:: ОТРЫВОК ДЛЯ ЧТЕНИЯ

Заметил ли кто: у Пушкина почти нет метафор, исчезают они у позднего Есенина и вовсе нет их у Рубцова? Отчего метафора? - От того, что "Другому как понять тебя...", "Мысль изреченная есть ложь..." Язык иносказаний есть творчество павшего Адама, попытка назвать то, что не называется, вернее, грешной нашей сущностью не постигается. Тут рождается иной - цивилизационный тип литературного творчества, принципиально отличный от традиционного. Традиционная знаковая система слов-образов складывается вместе с языком и фольклором (это единый процесс). Современная поэзия через метафору (буквально - сверхформа), через эпитет (взамен словесной формуле) и другие средства поэтики создает свой, параллельный образный язык - секуляризированный по сути. Когда же поэт обращается к Истине у него открывается другой язык, не метафорический, а образный - что восходит к традиционной словесности.

::::
:: ИСХОДНЫЕ ДАННЫЕ

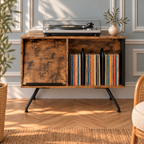 Meuble platine vinyle 80 cm, volet rabattable | Dornavel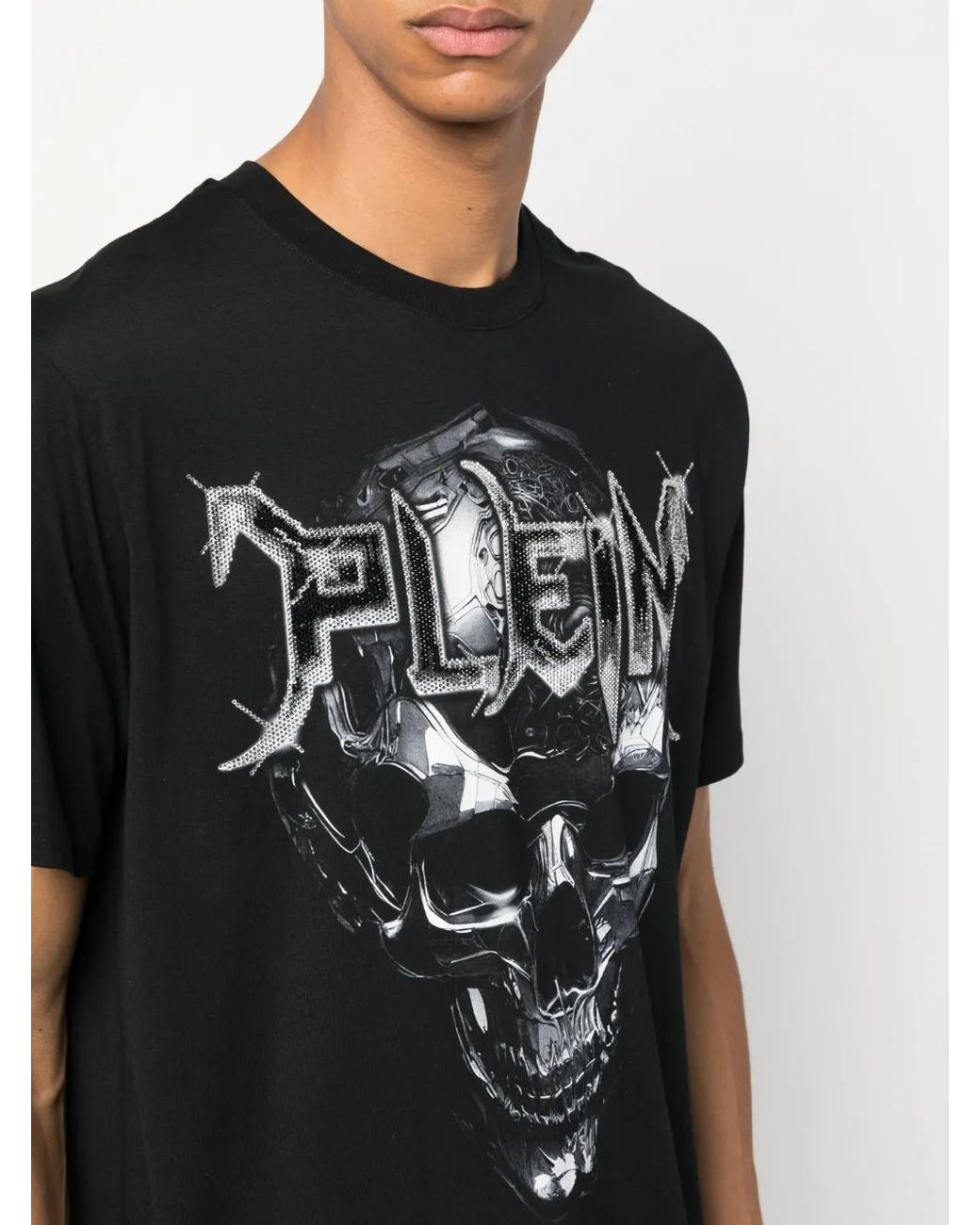 Philipp Plein Black Logo-Patch Round-Neck T-Shirt for men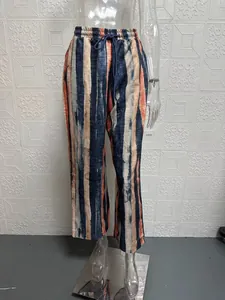 Lässige gestreifte Baumwoll-Leinen-Hose mit bequemem elastischem Kordelzug an der Taille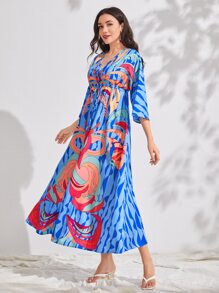 SHEIN Allover Print Batwing Sleeve Drawstring Waist Dress - Multicolor - View 4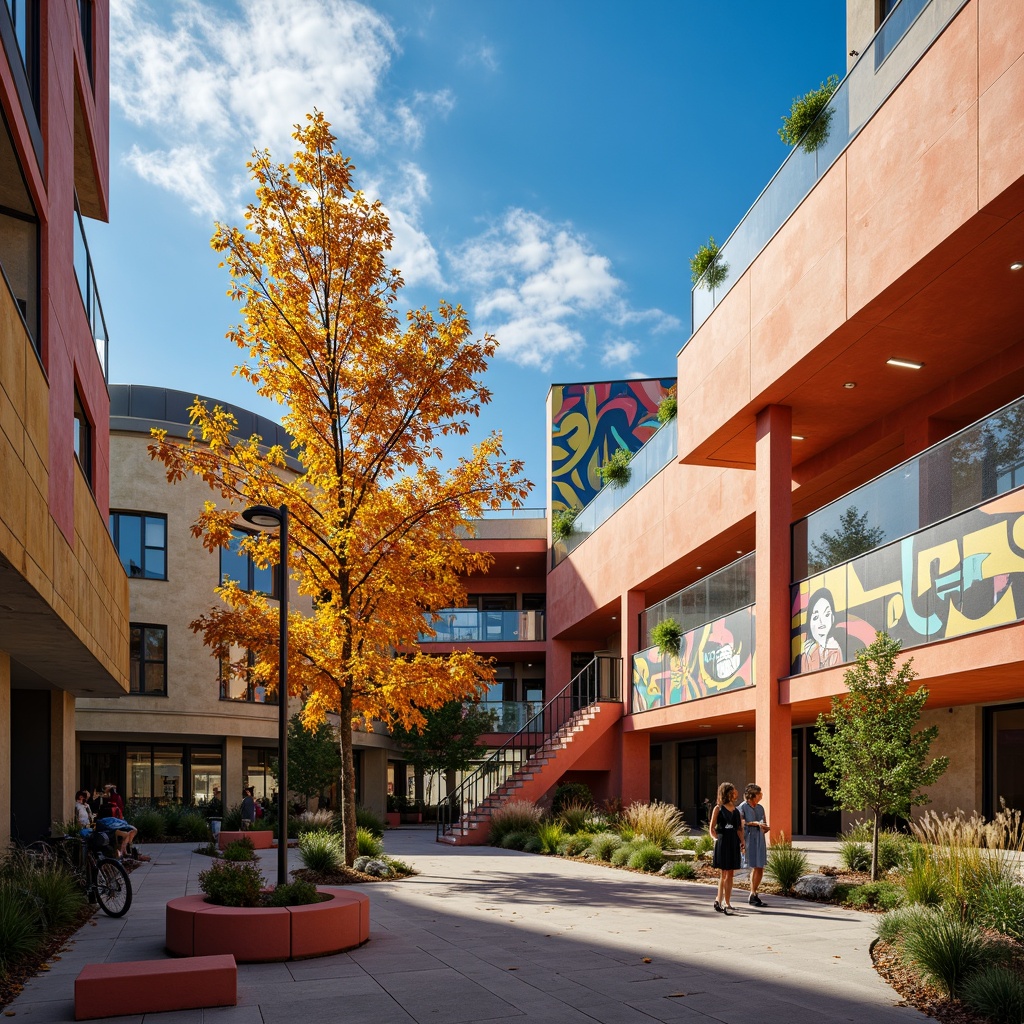 Prompt: Vibrant youth center, dynamic constructivist architecture, bold geometric shapes, primary color scheme, exposed concrete walls, metallic accents, industrial-style lighting, abstract murals, graphic patterns, asymmetrical compositions, cantilevered rooflines, angular balconies, urban cityscape, sunny afternoon, dramatic shadows, high-contrast photography, 2/3 composition, wide-angle lens, gritty textures, atmospheric mist.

::::

▶ _ЗАДАНИЯ К УПРАЖНЕНИЮ_
1. Выпишите из отрывка о метафоре фрагмент, начиная со слов «Заметил ли кто: у» и далее вплоть до слов «к традиционной словесности.».
2. Как, согласно отрывку о метафоре, буквально означает слово «метафора»?

▶ _СПИСОК ОТВЕТОВ_
1.
Заметил ли кто: у Пушкина почти нет метафор, исчезают они у позднего Есенина и вовсе нет их у Рубцова? Отчего метафора? - От того, что "Другому как понять тебя...", "Мысль изреченная есть ложь..." Язык иносказаний есть творчество павшего Адама, попытка назвать то, что не называется, вернее, грешной нашей сущностью не постигается. Тут рождается иной - цивилизационный тип литературного творчества, принципиально отличный от традиционного. Традиционная знаковая система слов-образов складывается вместе с языком и фольклором (это единый процесс). Современная поэзия через метафору (буквально - сверхформа), через эпитет (взамен словесной формуле) и другие средства поэтики создает свой, параллельный образный язык - секуляризированный по сути. Когда же поэт обращается к Истине у него открывается другой язык, не метафорический, а образный - что восходит к традиционной словесности.

2. Сверхформа.